-- Extracted text --
Changes are needed in IoT sensor design.
By Neill Ricketts, chair of the ultra-low-power CO2 sensor developer, GSS.
Legislation is being introduced in many states to limit carbon dioxide (CO2) exposure. The reason is not because CO2 is directly toxic, but because it is a key correlative indicator for other pollutants and viruses— including COVID-19.
Here in the US, many of the states that have already implemented such legislation have focused efforts on schools, hospitals, and similar public buildings.
Legislation will affect energy usage
The legislation requires air to be refreshed regularly, with heating or cooling by HVAC systems (heating, ventilation, and air conditioning). These are already responsible for approximately 40% of the energy used in an average building, and refreshing air to increase in-building air quality will increase energy costs and pollution.
IoT systems can mitigate this through the constant monitoring of localized CO2 levels, which allows fewer, smaller, and better targeted air refreshes to be made.
IoT CO2 sensors already exist. However, there is a challenge in implementing them as an IoT device in such situations… and that challenge is power. If we were to dismantle a typical nondispersive infrared (NDIR) sensor, we’d find an incandescent bulb used to generate a broadband IR source. These use considerable amounts of energy. While this might be manageable in modern buildings where access to mains power is easier, much of the legislation enacted so far focuses on schools, which tend to be in older buildings without this access. Building of this kind therefore require the use of battery-powered IoT systems, with data transmitted over LoRaWAN or Bluetooth LE.

-- Your tasks --
1 – Return, word for word, everything in the CO2 sensor article from "By Neill Ricketts, chair" down to "viruses— including COVID-19.".
2 – According to the CO2 sensor article, roughly what share of the energy used in an average building goes to HVAC systems?
The lines that follow come from a different source than the CO2 sensor article.

-- Extracted data --
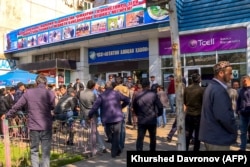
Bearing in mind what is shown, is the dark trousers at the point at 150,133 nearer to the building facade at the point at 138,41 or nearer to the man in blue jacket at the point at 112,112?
the man in blue jacket at the point at 112,112

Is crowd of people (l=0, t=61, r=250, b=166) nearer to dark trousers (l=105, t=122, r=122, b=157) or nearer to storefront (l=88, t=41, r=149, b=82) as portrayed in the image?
dark trousers (l=105, t=122, r=122, b=157)

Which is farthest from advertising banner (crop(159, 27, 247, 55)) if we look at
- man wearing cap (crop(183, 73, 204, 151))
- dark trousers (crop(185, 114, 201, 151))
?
dark trousers (crop(185, 114, 201, 151))

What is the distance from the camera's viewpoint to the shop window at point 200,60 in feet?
45.9

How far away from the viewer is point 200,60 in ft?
47.2

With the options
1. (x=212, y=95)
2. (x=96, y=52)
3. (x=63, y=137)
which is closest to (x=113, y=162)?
(x=63, y=137)

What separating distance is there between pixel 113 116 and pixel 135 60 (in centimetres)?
1058

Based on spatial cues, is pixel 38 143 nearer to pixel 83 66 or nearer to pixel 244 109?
pixel 244 109

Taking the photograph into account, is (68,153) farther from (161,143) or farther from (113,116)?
(161,143)

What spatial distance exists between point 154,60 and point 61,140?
9.01 metres

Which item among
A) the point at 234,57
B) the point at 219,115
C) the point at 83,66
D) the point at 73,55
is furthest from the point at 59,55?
the point at 219,115

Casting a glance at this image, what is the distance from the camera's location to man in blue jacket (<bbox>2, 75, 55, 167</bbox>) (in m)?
5.25

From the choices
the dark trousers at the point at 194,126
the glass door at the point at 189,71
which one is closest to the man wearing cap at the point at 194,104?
the dark trousers at the point at 194,126

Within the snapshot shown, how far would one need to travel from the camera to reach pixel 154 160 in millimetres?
3625

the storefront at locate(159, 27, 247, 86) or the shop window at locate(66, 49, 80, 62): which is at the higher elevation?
the shop window at locate(66, 49, 80, 62)
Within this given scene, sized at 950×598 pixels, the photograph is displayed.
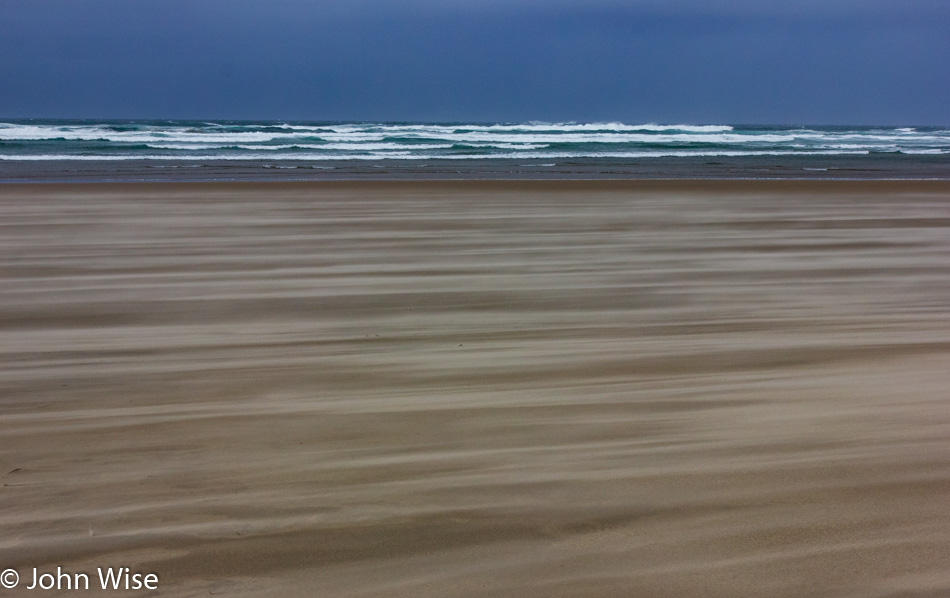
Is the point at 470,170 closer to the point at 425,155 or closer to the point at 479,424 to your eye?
the point at 425,155

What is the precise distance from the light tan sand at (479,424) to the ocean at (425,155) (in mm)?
10122

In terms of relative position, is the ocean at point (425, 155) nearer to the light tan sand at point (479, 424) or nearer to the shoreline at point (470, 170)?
the shoreline at point (470, 170)

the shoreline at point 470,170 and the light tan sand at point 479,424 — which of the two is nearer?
the light tan sand at point 479,424

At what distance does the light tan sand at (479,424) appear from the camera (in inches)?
61.9

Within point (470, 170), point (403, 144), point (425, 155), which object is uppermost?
point (403, 144)

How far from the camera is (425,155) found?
71.7 feet

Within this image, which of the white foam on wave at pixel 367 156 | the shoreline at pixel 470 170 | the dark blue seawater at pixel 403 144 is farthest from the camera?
the dark blue seawater at pixel 403 144

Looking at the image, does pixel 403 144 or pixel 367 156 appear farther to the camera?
pixel 403 144

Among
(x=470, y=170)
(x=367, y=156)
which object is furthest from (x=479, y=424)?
(x=367, y=156)

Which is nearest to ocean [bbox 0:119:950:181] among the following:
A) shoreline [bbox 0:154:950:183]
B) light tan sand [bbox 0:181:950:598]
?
shoreline [bbox 0:154:950:183]

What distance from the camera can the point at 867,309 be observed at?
12.8 ft

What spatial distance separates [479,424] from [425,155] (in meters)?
20.1

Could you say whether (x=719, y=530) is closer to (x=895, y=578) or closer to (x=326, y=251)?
(x=895, y=578)

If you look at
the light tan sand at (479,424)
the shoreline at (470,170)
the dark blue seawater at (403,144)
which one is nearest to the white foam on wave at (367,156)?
the dark blue seawater at (403,144)
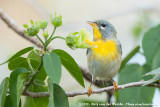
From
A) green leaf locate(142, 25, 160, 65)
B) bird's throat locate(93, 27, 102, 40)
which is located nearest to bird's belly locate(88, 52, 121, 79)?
bird's throat locate(93, 27, 102, 40)

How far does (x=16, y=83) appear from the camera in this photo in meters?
1.71

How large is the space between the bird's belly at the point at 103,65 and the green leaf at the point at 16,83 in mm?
1422

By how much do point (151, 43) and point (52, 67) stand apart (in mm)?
1459

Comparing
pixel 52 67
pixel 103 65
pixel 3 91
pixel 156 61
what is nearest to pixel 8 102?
pixel 3 91

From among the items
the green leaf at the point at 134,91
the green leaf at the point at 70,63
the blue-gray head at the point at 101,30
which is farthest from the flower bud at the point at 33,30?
the blue-gray head at the point at 101,30

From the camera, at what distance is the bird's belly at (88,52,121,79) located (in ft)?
10.0

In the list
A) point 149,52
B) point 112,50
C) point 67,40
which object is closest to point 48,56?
point 67,40

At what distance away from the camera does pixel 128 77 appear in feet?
8.70

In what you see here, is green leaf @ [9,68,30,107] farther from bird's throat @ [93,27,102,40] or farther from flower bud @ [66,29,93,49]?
bird's throat @ [93,27,102,40]

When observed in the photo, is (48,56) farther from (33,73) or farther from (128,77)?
(128,77)

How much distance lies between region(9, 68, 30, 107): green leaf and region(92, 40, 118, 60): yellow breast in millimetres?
1427

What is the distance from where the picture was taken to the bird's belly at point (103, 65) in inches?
120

-- Expected responses --
1 –
By Neill Ricketts, chair of the ultra-low-power CO2 sensor developer, GSS.
Legislation is being introduced in many states to limit carbon dioxide (CO2) exposure. The reason is not because CO2 is directly toxic, but because it is a key correlative indicator for other pollutants and viruses— including COVID-19.

2 – Approximately 40%.